Reproduce word for word the section of the hunting forum thread that begins with the words containing "I hunt in there" and ends with "Looking very good!".

DOCUMENT EXCERPT START

I hunt in there some- Rocky Mtn. Hunted it last yr., climbed almost to the top, didnt see squat for sign. Big disappointment. I am much better acquainted with the north ( Chestatee) side. Do you ever hunt Tollgate? Anyway, if you ever want to hunt my side of R.R. hit me up on here. There are several ways to do a 2-man hunt with 1 vehicle parked at Hog Pen and the other parked 1 of several places at bottom.


----------



## Bucky T (Aug 25, 2011)

Looking very good!


----------



## NorthGaBowhunter (Aug 25, 2011)

There is other acorns besides whiteoaks, the redoaks are loaded up here. and tons of jack oaks. not sure about the mountain oaks. I will have a better report on monday


----------



## ripplerider (Aug 25, 2011)

DOCUMENT EXCERPT END
DATA EXTRACT START

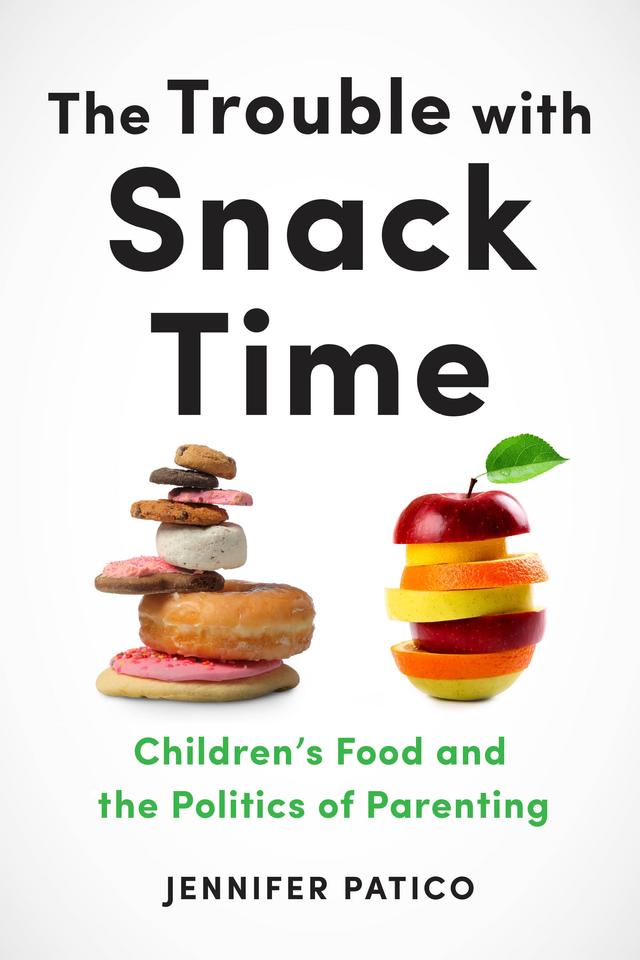 The Trouble with Snack Time by Jennifer Patico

DATA EXTRACT END

EXERCISE RESULT:
I hunt in there some- Rocky Mtn. Hunted it last yr., climbed almost to the top, didnt see squat for sign. Big disappointment. I am much better acquainted with the north ( Chestatee) side. Do you ever hunt Tollgate? Anyway, if you ever want to hunt my side of R.R. hit me up on here. There are several ways to do a 2-man hunt with 1 vehicle parked at Hog Pen and the other parked 1 of several places at bottom.


----------



## Bucky T (Aug 25, 2011)

Looking very good!